2
13. asrın sonlarına kadar canı koruma, aklı koruma, dini koruma, nesli ve aileyi koruma, malı, ticareti ve seyahati koruma gibi insanlığın en temel ihtiyaçlarını zirve noktada bir sistem haline getirerek; yeryüzünde bilimde, düşüncede, teknolojide, kültürde, sanatta, ahlakta, hukukta ve medeni hayatın tüm standartlarında insanlığın medeni hayatının doruk noktasını yaşamış ve yaşatmıştır. Ne zaman ki fizik ve sosyolojik dünyanın ilimleri "alet ilimleri" olarak dini ilimlerin ardılı olarak, ikincil bir kategori olarak tasnif edilip bilginin bütünlüğünden kopartılarak itibar kaybına uğratılmış; işte o zamandan beridir İslam medeniyetinin tüm kültür havzalarının fizik ve sosyolojik dünyasında öncelikle bir durağanlık, sonrasında ise gerileme, çöküş yaşanmaya başlanmış, bilim ve teknoloji gücünü yitirmiş, kuvvet merkezini ve savunma eksenini kaybetmiş olması yanında uzunca bir süredir fıkıhta, düşüncede, sanatta ve mimaride TAKLİT çağı yaşanmaya başlanmıştır.
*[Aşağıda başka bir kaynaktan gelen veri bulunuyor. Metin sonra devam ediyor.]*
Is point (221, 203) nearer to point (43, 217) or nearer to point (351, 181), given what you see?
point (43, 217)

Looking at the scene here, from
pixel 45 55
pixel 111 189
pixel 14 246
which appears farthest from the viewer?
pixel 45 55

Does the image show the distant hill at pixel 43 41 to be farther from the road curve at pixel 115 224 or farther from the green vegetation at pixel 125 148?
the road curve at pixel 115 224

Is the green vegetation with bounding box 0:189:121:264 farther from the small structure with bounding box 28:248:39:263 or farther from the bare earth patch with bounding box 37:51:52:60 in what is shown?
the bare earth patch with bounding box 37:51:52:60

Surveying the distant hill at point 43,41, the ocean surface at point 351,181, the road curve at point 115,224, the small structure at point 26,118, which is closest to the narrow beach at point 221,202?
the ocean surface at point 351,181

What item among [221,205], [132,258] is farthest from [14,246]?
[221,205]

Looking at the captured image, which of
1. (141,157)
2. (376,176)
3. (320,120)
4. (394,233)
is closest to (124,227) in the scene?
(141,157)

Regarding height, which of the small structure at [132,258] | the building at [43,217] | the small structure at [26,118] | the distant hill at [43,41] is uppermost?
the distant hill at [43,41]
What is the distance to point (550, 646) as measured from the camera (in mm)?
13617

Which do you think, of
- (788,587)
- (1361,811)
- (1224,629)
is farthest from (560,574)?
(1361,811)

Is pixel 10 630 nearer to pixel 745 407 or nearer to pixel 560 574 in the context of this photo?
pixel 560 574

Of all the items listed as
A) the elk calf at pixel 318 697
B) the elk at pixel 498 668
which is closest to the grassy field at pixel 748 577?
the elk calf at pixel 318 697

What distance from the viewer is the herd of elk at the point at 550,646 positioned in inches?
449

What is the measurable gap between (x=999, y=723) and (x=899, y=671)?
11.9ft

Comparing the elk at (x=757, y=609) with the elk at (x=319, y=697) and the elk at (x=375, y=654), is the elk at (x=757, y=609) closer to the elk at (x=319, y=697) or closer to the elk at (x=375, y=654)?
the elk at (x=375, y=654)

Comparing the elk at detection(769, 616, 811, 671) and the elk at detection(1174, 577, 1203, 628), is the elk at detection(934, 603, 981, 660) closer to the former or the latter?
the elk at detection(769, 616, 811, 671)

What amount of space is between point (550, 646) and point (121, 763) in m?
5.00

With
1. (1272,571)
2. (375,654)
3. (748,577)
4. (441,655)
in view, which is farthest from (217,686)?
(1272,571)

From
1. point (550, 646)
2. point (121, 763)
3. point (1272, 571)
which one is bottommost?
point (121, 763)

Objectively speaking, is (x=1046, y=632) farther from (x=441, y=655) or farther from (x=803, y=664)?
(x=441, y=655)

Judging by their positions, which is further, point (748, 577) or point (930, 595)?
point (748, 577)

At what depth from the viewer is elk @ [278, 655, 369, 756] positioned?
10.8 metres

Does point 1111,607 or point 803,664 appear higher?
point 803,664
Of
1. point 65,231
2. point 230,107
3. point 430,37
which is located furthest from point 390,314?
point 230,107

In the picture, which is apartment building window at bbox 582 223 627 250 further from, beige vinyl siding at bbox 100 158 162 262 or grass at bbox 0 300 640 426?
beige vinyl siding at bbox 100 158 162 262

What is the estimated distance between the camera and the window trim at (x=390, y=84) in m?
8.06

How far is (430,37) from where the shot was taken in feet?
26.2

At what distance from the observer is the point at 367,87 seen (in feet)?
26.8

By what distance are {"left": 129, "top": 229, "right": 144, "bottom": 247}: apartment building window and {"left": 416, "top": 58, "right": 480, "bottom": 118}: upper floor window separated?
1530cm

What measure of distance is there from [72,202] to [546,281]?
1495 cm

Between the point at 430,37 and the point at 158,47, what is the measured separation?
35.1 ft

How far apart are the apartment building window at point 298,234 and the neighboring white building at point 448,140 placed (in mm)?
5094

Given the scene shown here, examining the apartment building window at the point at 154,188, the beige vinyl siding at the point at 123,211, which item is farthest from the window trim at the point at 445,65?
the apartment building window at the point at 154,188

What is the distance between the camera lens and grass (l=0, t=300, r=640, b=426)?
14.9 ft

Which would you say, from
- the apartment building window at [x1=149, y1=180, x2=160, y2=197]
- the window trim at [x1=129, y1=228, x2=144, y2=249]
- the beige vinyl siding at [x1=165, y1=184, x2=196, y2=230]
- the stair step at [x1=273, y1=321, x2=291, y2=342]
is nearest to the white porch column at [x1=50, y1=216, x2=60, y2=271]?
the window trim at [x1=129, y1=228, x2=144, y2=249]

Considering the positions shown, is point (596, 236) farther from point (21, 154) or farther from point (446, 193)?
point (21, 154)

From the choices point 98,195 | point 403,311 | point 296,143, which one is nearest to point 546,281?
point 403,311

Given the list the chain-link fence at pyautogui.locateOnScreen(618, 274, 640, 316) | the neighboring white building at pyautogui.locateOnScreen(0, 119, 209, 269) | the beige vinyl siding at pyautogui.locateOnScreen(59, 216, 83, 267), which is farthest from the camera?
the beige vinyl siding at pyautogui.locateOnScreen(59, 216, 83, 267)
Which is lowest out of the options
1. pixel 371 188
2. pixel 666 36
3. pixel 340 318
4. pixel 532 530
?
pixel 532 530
İşte bu taklit çağı nedeniyledir ki 18. yüzyıl itibariyle Bilad-ı İslam coğrafyalarında yaşayan ve fizik dünyadan kopan Müslümanlar, birinci dereceden Batı kültür ve medeniyetinin, ikinci dereceden Çin ve Hint inanç ve kültürünün tahakkümü altında ezik, ezgin, esir ve bağımlı bir hayat tarzı içinde bulunmaktadırlar. Burada dikkat çekmek istediğim konu güvenlik konusudur ki; fizik dünyadan kopan etnik ve teopolitik inançlar yüzünden çıkar ve iktidar hırsı için yapılan iç kavga ve savaşlar, sonuçta gücü, kuvveti zaafa uğratıp devleti çökerten ana faktör olduğunun altını çizmek istedim. Ayrıca inançta, düşüncede ve kültürde yaşanan taklit çağının doğal neticesi olan durağanlık ve çöküş dönemlerine de vurgu yapmak istedim. İslam medeniyeti müntesipleri olarak; iktidarları ve toplumları ile birlikte kendilerini zaman, mekân ve sosyolojik şartlarda üç dünyanın bütünlüğü üzerinden inşa edemediklerinden dolayıdır ki medeniyet iddiasını erteleyerek hayat sahnesinden çekilmiş ve uyku dönemine evrilmiştir.
Bu uyku hali tam anlamı ile medeniyet iddiasını kaybetmiş, kesin bir mağlubiyet ve yok oluş hali değildir. Çünkü tarih, kültür ve medeniyet öylesine uzun bir oluşum sürecidir ki ne oluşumunda ne hakimiyet dönemlerinde ve ne de uyku dönemlerine geçişte şapkadan tavşan çıkarırcasına anlık ve kesintili süreçler değildir. Tam tersine tarihin kesintisiz ve sürekliliği içinde oluşan süreçlerdir.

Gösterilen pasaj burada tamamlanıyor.